Una mappa aperta delle palestre popolari italiane

Fare sport in Italia non è uguale per tutti. Anzi, per molti è un lusso. 

L’ultimo report Federconsumatori riguardo i costi delle attività sportive, già nel 2023 (https://federconsumatori.it/sport-federconsumatori-monitora-i-costi-delle-attivita-sportive-per-i-ragazzi-che-si-aggiungono-alle-spese-previste-in-autunno/), registrava un aumento medio del 16% delle spese in un anno per corsi e attrezzature. Considerando i rincari degli ultimi anni quella percentuale oggi è decisamente in aumento.  

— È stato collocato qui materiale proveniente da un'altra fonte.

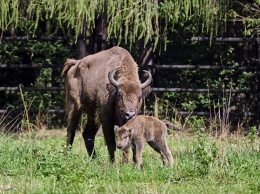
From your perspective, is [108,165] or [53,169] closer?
[53,169]

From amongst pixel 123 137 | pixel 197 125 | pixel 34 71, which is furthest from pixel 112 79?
pixel 34 71

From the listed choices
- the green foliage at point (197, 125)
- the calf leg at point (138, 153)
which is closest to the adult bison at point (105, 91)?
the calf leg at point (138, 153)

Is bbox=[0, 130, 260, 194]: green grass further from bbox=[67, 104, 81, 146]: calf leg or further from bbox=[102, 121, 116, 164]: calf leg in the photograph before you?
bbox=[67, 104, 81, 146]: calf leg

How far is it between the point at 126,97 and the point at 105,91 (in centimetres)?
67

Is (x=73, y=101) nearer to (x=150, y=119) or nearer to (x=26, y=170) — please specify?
(x=150, y=119)

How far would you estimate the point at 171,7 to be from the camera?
49.2 ft

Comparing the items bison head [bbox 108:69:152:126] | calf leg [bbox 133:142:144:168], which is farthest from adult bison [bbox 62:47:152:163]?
calf leg [bbox 133:142:144:168]

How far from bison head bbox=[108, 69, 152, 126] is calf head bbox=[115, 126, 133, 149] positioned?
620 millimetres

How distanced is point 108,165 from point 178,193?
5.46 ft

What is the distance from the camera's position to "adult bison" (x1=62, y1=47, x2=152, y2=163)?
10547mm

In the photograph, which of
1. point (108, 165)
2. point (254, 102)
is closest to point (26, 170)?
point (108, 165)

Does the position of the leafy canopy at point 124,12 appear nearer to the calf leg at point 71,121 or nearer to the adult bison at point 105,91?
the adult bison at point 105,91

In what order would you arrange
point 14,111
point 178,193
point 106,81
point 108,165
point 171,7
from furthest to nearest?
1. point 14,111
2. point 171,7
3. point 106,81
4. point 108,165
5. point 178,193

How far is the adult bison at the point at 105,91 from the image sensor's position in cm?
1055
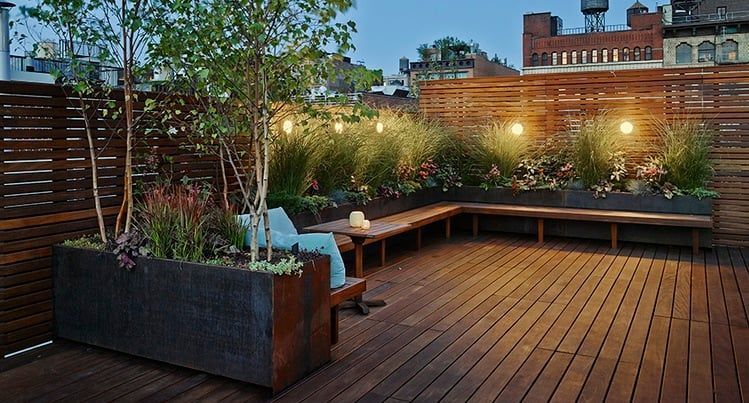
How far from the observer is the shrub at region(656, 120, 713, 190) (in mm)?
6996

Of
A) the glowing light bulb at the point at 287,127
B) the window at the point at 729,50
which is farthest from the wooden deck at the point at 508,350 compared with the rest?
the window at the point at 729,50

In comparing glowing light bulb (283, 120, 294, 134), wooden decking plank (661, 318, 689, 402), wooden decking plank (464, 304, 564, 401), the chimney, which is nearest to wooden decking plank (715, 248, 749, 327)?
wooden decking plank (661, 318, 689, 402)

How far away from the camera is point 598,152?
7.58 m

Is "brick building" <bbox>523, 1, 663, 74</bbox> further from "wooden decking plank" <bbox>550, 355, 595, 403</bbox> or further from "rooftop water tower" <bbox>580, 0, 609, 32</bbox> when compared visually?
"wooden decking plank" <bbox>550, 355, 595, 403</bbox>

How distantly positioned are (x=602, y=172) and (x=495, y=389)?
529 cm

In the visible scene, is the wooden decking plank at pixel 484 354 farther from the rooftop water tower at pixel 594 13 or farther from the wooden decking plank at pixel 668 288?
the rooftop water tower at pixel 594 13

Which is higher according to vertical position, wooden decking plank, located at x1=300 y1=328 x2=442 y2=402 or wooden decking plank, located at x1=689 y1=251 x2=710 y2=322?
wooden decking plank, located at x1=689 y1=251 x2=710 y2=322

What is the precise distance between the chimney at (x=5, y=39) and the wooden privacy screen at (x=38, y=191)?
1.24 ft

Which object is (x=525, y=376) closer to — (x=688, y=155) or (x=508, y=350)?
(x=508, y=350)

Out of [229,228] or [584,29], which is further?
[584,29]

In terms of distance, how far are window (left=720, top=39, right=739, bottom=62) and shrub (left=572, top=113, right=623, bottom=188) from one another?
130ft

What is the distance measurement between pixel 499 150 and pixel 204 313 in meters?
5.79

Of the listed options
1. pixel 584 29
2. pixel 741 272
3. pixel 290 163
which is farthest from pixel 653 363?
pixel 584 29

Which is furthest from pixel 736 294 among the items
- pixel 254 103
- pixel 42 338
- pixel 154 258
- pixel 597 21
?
pixel 597 21
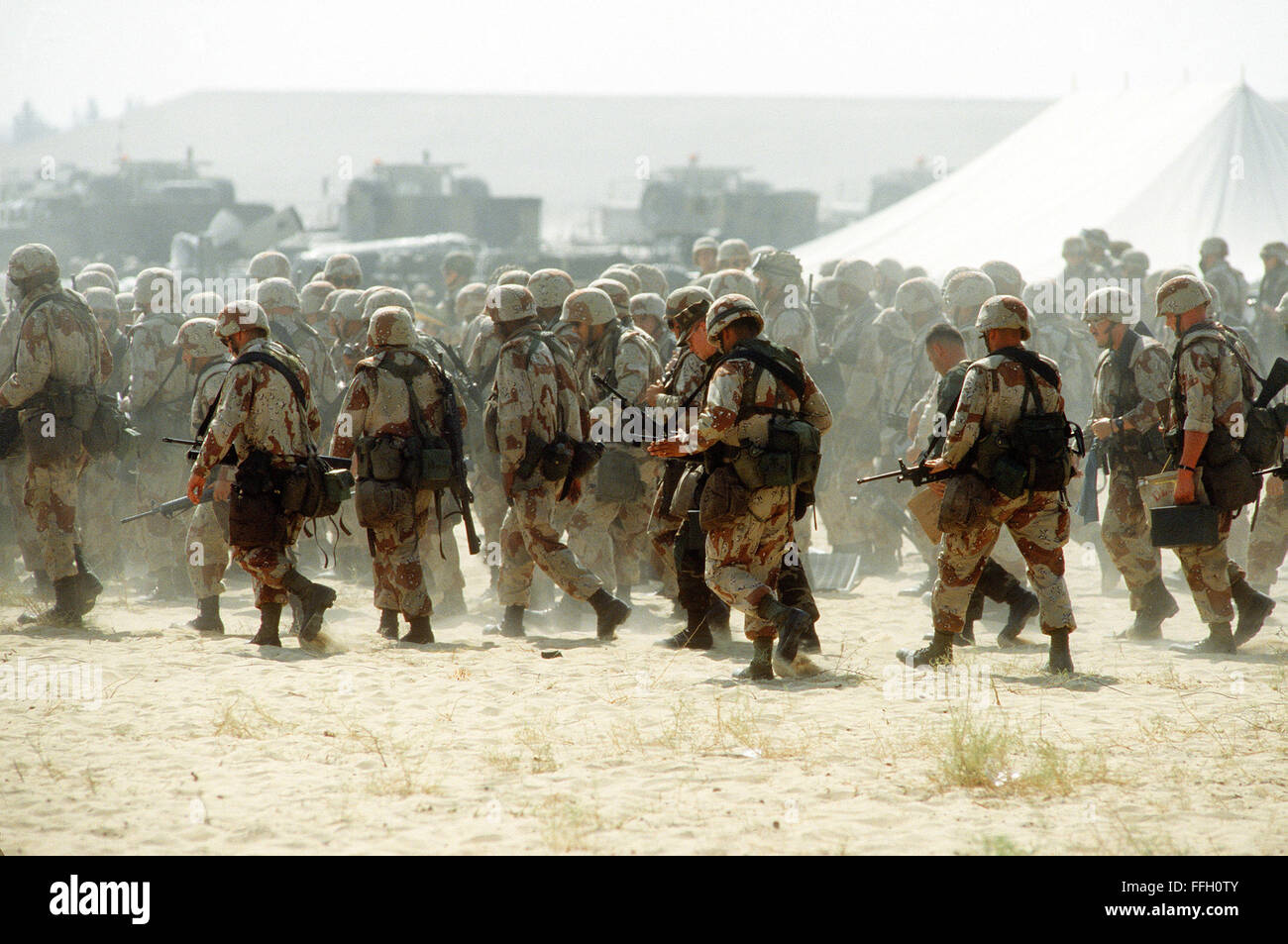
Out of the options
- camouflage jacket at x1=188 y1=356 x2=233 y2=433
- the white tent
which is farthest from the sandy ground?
the white tent

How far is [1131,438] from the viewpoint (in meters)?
7.52

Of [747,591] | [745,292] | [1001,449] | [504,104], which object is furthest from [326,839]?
[504,104]

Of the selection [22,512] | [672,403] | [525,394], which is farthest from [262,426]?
[22,512]

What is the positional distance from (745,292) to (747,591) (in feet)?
11.5

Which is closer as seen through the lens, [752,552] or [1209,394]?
[752,552]

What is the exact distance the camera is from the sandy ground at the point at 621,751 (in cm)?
451

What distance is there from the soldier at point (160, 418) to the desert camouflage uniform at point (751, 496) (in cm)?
421

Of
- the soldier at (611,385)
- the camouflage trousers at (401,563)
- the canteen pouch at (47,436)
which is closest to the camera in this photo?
the camouflage trousers at (401,563)

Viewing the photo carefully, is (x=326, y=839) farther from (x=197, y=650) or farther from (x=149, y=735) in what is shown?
(x=197, y=650)

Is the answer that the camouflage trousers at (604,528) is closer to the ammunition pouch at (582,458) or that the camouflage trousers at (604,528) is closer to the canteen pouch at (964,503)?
the ammunition pouch at (582,458)

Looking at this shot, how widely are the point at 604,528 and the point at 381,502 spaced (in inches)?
66.9

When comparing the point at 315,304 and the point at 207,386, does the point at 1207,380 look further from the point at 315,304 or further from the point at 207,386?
the point at 315,304

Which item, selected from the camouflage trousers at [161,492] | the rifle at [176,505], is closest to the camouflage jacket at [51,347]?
the rifle at [176,505]

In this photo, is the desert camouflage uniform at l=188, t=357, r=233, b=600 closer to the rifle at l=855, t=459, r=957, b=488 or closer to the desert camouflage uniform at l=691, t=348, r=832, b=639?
the desert camouflage uniform at l=691, t=348, r=832, b=639
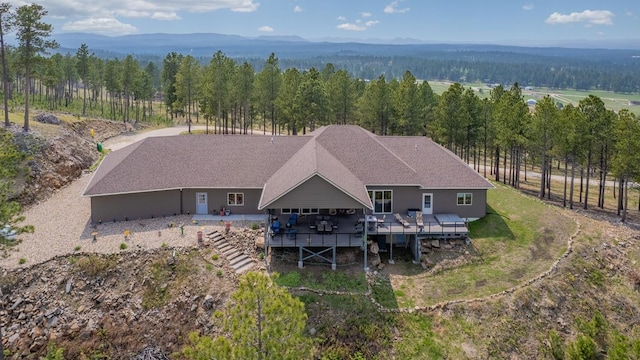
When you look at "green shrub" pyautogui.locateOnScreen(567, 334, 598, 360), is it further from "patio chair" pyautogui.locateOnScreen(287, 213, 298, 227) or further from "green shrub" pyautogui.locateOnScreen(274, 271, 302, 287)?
"patio chair" pyautogui.locateOnScreen(287, 213, 298, 227)

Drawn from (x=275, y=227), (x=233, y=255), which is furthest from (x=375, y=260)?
(x=233, y=255)

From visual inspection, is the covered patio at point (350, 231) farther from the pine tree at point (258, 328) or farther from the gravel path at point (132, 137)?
the gravel path at point (132, 137)

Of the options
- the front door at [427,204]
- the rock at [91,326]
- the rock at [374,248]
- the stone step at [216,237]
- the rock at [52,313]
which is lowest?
the rock at [91,326]

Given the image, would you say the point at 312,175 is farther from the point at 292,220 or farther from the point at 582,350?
the point at 582,350

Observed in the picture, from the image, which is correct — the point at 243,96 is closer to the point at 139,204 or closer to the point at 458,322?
the point at 139,204

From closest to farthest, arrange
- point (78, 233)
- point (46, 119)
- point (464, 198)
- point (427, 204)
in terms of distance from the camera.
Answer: point (78, 233) → point (427, 204) → point (464, 198) → point (46, 119)

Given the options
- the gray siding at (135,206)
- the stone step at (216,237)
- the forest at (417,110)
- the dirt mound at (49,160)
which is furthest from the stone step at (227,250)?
the forest at (417,110)

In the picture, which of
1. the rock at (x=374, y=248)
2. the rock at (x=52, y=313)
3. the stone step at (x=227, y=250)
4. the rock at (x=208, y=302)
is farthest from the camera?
the rock at (x=374, y=248)
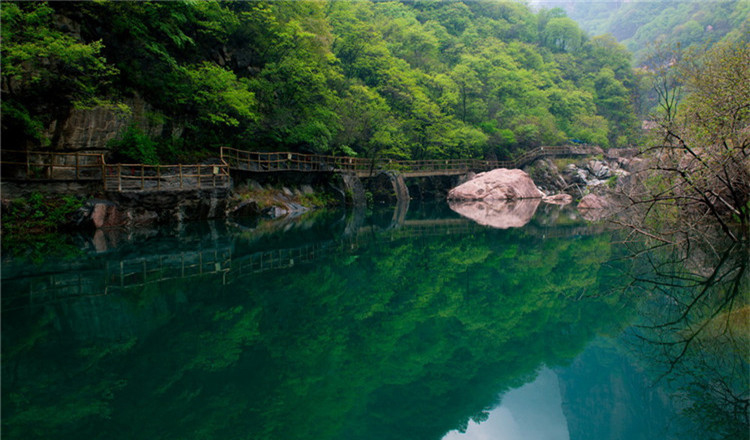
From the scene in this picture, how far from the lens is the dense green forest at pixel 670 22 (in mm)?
70562

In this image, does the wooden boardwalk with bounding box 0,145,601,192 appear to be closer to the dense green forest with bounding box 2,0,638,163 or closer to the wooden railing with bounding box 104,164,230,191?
the wooden railing with bounding box 104,164,230,191

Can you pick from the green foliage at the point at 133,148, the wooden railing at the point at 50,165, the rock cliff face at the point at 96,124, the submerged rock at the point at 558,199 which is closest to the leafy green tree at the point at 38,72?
the rock cliff face at the point at 96,124

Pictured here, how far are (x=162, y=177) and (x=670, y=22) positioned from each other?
107 metres

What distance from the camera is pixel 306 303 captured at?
6.84 meters

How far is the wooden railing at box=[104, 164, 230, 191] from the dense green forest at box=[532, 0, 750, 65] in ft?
135

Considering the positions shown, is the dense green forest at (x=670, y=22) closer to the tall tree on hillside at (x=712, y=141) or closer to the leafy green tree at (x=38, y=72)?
the tall tree on hillside at (x=712, y=141)

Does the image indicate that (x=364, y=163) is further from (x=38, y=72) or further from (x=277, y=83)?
(x=38, y=72)

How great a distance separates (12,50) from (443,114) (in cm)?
3065

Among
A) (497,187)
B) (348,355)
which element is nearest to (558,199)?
(497,187)

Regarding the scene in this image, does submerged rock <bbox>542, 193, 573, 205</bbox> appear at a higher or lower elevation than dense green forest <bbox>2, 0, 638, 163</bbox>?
lower

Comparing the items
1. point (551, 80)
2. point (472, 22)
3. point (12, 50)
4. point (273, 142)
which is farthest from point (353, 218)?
point (472, 22)

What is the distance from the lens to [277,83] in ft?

Alle persistenti disuguaglianze economiche si aggiunge anche l’assenza di spazi in cui praticare sport, che porta secondo l’Istat (https://educazionefisica.blogspot.com/2025/09/in-10-anni-cresce-la-quota-di-chi.html) molte persone a rinunciarci, con tassi di inattività e sedentarietà sensibilmente più alti: oltre 14,6 milioni di persone dichiarano di aver smesso di fare sport, in particolare nelle fasce adulte e giovanili. Tra ragazzi e ragazze nella fascia 10-24 anni, il fenomeno del dropout colpisce il 18,3%, soprattutto per mancanza di tempo, interesse e strutture adeguate. Un gap incolmabile neanche durante l’attività fisica prevista nell’ordinamento scolastico: 6 scuole italiane su 10 sono prive di palestra.